"To have created a show like this from a debut album suggests there will be many more to come."
Walking into the timber interior of the Melbourne Recital Centre, it’s immediately apparent that Martha Marlow boasts a wider demographic fanbase than any other 2021 Australian Music Prize nominee. The Sydney-based singer-songwriter’s album Medicine Man, most of which she plays this evening, is a curiously timeless release, and its lush evocation of seventies-era orchestral folk-pop has found appreciative listeners among entwined young couples and, it would seem, people who bought orchestral folk-pop records in the 1970s.
Tonight’s opening act, a man in his early 40s, walks on stage, picks up a microphone and immediately begins talking about the influence of Camus on his next album, All Of Us. “This first song is called A Collective Destiny,” he says, placing the microphone carefully on the top of a Steinway grand piano and taking a seat before it.
Speaking on behalf of an audience largely unaware that there would be any support act, a woman shouts, “Who are you?” It turns out the man about to bedazzle us with minimalist classical piano for the next thirty minutes, is Luke Howard. Rocking slowly back and forth on the edge of a piano stool, Howard peels out arpeggios and rolling chords in a way that evokes movement in nature, a subtly shifting view from a window and other imagery that likely varies between listeners. It’s beguiling stuff that is probably already leavening Spotify playlists with names like ‘Rainy Afternoon’ and ‘Chill Piano’ and should rightfully be all over a very successful film soundtrack sometime soon.

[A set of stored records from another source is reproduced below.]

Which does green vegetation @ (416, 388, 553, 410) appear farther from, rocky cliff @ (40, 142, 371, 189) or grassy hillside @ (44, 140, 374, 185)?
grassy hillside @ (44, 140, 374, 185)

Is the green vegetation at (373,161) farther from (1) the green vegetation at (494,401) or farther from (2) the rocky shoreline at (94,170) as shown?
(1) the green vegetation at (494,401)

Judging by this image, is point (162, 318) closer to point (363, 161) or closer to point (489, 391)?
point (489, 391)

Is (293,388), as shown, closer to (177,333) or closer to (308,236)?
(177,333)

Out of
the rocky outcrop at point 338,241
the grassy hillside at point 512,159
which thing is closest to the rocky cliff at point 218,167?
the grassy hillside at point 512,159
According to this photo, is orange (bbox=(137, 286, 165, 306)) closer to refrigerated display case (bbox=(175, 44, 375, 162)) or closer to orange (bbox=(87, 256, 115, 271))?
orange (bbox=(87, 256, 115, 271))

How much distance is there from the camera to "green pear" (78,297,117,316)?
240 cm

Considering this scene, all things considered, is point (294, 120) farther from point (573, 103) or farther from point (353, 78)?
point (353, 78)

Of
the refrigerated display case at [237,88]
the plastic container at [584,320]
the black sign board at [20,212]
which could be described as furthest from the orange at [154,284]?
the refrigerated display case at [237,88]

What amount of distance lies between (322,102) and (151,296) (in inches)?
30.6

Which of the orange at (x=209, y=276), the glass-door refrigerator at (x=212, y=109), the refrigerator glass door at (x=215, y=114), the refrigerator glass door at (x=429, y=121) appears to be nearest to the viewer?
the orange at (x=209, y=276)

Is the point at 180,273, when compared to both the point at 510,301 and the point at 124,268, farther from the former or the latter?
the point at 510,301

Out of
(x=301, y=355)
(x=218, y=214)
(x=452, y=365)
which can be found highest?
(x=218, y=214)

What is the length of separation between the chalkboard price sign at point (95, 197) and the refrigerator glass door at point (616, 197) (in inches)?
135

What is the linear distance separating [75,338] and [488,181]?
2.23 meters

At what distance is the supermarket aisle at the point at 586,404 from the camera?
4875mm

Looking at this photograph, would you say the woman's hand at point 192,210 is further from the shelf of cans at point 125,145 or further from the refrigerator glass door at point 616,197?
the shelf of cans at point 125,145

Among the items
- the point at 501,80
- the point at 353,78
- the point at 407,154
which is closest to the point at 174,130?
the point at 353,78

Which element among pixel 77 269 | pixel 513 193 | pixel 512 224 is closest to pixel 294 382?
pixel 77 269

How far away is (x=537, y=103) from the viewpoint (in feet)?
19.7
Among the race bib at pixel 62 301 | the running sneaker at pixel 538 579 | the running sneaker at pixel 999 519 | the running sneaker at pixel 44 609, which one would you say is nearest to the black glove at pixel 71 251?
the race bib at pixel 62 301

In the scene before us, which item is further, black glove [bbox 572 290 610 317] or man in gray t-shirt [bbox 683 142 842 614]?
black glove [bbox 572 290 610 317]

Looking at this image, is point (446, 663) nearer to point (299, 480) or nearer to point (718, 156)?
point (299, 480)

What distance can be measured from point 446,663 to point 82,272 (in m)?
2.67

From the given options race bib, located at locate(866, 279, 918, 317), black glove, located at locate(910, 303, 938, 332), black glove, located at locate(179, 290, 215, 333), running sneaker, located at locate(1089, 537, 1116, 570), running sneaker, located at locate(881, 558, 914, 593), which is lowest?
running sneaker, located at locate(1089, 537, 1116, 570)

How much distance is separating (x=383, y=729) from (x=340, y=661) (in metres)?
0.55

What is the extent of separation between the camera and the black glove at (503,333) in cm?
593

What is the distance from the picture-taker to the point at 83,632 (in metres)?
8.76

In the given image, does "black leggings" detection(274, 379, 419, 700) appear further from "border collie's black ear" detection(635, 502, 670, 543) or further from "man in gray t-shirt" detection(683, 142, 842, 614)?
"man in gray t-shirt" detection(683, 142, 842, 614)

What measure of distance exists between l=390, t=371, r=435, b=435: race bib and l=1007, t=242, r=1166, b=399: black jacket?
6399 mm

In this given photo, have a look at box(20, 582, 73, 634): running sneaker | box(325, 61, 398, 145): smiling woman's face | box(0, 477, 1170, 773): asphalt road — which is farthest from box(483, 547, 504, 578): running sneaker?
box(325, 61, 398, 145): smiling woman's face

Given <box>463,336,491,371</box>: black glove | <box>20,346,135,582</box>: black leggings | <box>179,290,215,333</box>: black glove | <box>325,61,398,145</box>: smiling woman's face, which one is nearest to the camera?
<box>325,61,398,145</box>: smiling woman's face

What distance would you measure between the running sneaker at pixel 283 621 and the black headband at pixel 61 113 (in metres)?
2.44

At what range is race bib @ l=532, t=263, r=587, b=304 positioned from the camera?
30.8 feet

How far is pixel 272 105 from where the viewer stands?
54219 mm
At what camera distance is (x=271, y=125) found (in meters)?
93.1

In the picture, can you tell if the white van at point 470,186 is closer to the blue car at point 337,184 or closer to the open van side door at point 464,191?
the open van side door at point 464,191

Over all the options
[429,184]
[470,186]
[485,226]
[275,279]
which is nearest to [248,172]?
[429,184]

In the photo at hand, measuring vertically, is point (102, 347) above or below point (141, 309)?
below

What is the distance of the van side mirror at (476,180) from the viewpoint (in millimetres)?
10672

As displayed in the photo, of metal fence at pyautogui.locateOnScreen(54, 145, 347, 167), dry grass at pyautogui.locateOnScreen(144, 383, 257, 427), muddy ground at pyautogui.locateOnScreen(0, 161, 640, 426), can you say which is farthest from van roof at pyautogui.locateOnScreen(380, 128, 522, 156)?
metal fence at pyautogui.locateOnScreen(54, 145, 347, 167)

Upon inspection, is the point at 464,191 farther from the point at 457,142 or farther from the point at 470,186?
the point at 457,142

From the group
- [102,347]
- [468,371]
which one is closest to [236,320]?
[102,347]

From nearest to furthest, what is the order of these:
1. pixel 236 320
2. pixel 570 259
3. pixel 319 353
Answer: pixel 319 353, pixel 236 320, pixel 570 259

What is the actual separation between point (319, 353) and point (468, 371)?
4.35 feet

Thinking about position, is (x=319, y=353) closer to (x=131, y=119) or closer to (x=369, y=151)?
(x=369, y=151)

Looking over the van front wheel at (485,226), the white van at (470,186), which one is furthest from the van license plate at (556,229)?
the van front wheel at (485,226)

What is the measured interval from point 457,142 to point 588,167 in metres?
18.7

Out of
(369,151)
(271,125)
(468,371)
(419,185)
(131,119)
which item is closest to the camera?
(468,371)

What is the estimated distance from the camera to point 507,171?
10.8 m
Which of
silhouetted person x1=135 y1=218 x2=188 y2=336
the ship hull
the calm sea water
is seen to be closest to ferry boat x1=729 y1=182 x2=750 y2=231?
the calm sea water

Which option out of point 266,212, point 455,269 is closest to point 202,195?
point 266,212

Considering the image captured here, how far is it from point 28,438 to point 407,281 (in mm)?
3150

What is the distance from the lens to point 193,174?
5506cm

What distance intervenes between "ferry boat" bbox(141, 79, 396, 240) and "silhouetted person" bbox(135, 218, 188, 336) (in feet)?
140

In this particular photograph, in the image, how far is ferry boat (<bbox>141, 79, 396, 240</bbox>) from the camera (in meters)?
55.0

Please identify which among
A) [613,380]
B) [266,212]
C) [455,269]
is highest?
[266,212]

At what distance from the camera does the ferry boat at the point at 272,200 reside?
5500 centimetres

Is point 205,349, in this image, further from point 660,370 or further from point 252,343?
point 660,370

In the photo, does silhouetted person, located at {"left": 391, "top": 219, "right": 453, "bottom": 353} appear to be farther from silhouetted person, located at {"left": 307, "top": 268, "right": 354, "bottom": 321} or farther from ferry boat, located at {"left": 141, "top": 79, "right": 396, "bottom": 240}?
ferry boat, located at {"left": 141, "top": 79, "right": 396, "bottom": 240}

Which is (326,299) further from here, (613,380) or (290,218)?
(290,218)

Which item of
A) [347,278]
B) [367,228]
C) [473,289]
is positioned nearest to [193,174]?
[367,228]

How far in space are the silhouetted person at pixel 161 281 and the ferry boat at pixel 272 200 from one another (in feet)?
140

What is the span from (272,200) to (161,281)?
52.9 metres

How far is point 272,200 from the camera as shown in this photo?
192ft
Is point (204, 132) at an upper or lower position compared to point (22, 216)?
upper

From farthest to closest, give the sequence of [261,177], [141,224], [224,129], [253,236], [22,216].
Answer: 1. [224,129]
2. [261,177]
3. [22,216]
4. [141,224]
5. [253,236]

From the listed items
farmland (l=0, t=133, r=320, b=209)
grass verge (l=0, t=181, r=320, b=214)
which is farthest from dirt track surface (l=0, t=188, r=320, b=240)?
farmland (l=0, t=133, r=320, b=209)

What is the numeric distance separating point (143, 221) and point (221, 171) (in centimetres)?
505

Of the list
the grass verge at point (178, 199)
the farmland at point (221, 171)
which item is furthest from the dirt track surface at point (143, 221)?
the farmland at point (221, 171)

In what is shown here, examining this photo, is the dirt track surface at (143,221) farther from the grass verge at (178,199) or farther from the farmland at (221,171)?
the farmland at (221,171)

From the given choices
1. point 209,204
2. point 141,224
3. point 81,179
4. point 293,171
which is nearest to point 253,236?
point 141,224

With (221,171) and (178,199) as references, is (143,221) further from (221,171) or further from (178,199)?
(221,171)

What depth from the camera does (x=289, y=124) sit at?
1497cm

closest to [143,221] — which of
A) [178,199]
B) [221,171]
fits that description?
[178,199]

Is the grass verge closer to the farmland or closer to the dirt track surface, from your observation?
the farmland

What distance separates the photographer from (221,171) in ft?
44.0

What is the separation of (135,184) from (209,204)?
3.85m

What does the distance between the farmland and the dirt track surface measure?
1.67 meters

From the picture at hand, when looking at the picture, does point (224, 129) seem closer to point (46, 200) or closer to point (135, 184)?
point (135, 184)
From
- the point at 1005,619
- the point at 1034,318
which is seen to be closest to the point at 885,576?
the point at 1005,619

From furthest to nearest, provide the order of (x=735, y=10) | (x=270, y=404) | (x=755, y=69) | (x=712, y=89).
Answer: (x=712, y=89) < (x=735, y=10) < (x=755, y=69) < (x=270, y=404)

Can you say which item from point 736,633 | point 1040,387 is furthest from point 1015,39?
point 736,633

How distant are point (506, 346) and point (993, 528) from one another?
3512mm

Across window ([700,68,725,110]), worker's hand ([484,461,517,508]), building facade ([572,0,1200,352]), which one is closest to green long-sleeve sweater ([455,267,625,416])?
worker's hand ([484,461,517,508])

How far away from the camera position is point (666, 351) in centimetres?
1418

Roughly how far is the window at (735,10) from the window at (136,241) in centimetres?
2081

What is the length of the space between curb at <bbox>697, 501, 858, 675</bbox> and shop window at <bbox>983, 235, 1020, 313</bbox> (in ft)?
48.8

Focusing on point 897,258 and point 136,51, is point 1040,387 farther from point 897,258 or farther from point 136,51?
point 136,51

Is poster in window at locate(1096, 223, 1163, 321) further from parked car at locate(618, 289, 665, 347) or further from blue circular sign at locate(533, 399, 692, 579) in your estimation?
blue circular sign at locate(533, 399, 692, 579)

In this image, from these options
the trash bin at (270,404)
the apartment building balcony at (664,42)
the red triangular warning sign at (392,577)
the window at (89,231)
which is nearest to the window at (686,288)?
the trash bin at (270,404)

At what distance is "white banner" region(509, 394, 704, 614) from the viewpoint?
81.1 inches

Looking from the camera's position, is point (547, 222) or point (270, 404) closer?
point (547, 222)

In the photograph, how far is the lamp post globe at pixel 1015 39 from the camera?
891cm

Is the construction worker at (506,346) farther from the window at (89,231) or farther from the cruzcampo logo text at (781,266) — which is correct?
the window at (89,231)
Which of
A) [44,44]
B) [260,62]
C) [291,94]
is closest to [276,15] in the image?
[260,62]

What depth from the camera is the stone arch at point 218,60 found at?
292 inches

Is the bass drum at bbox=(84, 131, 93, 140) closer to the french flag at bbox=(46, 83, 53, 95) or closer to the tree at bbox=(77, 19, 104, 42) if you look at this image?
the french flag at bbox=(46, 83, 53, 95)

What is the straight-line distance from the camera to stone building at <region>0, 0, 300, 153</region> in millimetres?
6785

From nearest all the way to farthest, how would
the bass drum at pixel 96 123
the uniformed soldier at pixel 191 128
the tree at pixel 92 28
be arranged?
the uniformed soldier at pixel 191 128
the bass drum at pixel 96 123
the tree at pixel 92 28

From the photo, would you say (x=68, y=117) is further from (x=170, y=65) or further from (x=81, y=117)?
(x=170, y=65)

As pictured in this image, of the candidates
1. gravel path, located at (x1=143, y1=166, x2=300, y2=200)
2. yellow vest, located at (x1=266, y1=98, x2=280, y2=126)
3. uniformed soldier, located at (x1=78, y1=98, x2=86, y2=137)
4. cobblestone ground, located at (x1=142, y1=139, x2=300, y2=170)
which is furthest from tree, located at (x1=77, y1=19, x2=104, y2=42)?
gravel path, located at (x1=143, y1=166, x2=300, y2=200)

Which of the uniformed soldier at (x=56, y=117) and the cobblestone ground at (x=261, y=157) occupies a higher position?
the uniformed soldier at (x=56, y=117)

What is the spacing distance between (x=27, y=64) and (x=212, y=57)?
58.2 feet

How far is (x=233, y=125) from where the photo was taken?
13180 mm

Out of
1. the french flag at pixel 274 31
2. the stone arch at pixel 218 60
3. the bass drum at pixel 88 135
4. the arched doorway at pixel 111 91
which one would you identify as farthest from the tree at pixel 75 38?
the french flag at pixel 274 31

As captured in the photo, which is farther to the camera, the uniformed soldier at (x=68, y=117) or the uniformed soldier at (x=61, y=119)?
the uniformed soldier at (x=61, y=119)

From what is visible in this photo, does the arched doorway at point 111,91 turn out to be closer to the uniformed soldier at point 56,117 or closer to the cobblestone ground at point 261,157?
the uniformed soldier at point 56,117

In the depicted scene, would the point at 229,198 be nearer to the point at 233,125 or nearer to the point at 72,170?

Keeping the idea of refinement and precision foremost in the mind of the audience, Marlow’s 17-piece orchestra took their places, then her band, all of whom appeared on her album. The next person to grace the stage is iconic composer and conductor Nigel Westlake. Bowing and accepting the applause appropriate for the man who scored the film Babe, Westlake then welcomes Martha Marlow, who is being led by her father, the double bassist and arranger Jonathan Zwartz, to its centre. Resplendent in a white silk dress, she sits on a stool, keeping one foot on the floor, and puts on glasses to read lyrics from a music stand.
“I’d like to begin the show with the first song from my album Medicine Man,” Marlow intones evenly in a voice that is part ASMR hypnotist, part news broadcaster. Most songs are introduced with a reading of a specific poem that influenced or inspired it. The first, All My Days, is preceded by a reading of Mary Oliver’s I Go Down To The Shore and further contextualised by Marlow sharing a story about walking to the beach near her house and how the soul-stirring sight of apricot sunsets over rolling waves inspired the song. Many of these poetry readings meet with equally earnest murmurs of appreciation in the audience and it is quietly astonishing, in 2022, to see a performer so earnestly in love with beauty and so passionate about sharing it without a shred of naivety or irony. And then comes the music.
Perhaps it is due to recent years spent listening to digital reconstructions of acoustic or electronic recordings, but the impact of hearing an orchestra and a band performing is almost shocking. With so much attention paid to the writing, arrangement, performance and the live sound, other music seems temporarily weaker. The sincerity with which Marlow writes and sings is similarly remarkable.
“I called the album Medicine Man because I haven’t been very well, I’m not very well,” she explains by way of introducing the title track, a highlight of the show. “This album is very much an insight into my inner world I take refuge in.” Marlow suffers from an autoimmune disorder that fluctuates in its expression. Tonight it means she is unable to play guitar, but her condition never seems to be a source of weakness. Instead, it seems to charge each action with intent and purpose.
Moving through the album, songs are rendered with a rich fidelity to their recording. Violins shimmer in unison, guitars blend together with a fulsome warmth that anchors her voice in their midst. Unaffected, breathy and floating, plain and striking, it’s a sound that is all the more powerful for not being showy, sinking into the arrangements as another instrument. Songs such as Rain Man (introduced with a reading of TS Eliot’s Rhapsody On A Windy Night) and River Runs Red (inspired by Chinua Achebe’s novel Things Fall Apart) are rife with imagery and sentiments that speak to nurture and support rather than assertions or declarations. They don’t need copious vibrato or to be separated from the song either in the writing, recording or performance to find their strength. It’s a privilege to be able to see them in a venue that allows their detail to be writ large.
Closing with the closest thing she has to an upbeat radio hit I Don’t Want To Grow Up, the revelatory Now I Have You, and What All The Fuss Is About, a song from a forthcoming “novel in song” called Notes From Malcolm Harvey, Marlow seems gloriously at home. The sheer grandeur of her vision, and its realisation, is intoxicating. Marlow leaves the stage to applause, and returns when the song has finished to a standing ovation. To have created a show like this from a debut album suggests there will be many more to come.